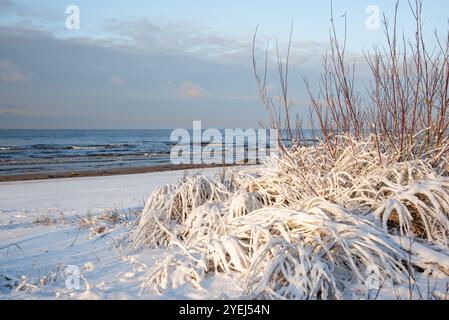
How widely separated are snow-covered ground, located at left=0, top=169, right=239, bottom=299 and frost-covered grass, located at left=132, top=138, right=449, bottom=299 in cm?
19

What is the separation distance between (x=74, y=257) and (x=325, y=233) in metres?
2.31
--
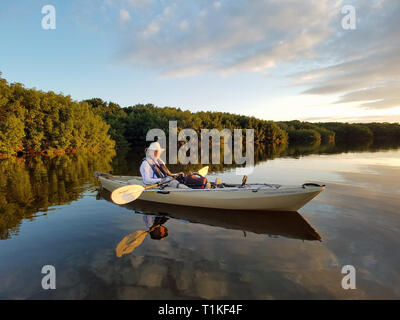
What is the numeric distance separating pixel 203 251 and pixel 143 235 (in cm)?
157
...
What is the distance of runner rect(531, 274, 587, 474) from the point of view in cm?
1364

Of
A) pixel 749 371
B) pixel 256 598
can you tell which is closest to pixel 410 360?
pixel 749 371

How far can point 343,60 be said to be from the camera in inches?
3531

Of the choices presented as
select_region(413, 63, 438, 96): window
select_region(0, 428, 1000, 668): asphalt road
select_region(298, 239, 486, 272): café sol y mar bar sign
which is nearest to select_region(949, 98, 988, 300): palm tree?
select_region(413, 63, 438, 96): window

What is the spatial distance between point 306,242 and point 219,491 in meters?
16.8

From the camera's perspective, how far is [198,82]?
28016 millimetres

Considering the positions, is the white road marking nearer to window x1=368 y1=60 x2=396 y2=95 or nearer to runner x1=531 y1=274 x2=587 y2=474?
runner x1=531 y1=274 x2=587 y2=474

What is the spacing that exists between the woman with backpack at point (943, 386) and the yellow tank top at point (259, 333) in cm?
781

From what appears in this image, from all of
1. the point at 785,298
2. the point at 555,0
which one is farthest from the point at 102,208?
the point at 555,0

● Set exercise: Turn the data above, from the line with "Of the choices presented as" to the line with "which is nearest", both included, into a numbered list. Leave out any blank lines.

● Full solution:
1. Of the choices presented as
2. select_region(413, 63, 438, 96): window
3. select_region(0, 428, 1000, 668): asphalt road
4. select_region(298, 239, 486, 272): café sol y mar bar sign
5. which is nearest to select_region(949, 98, 988, 300): palm tree?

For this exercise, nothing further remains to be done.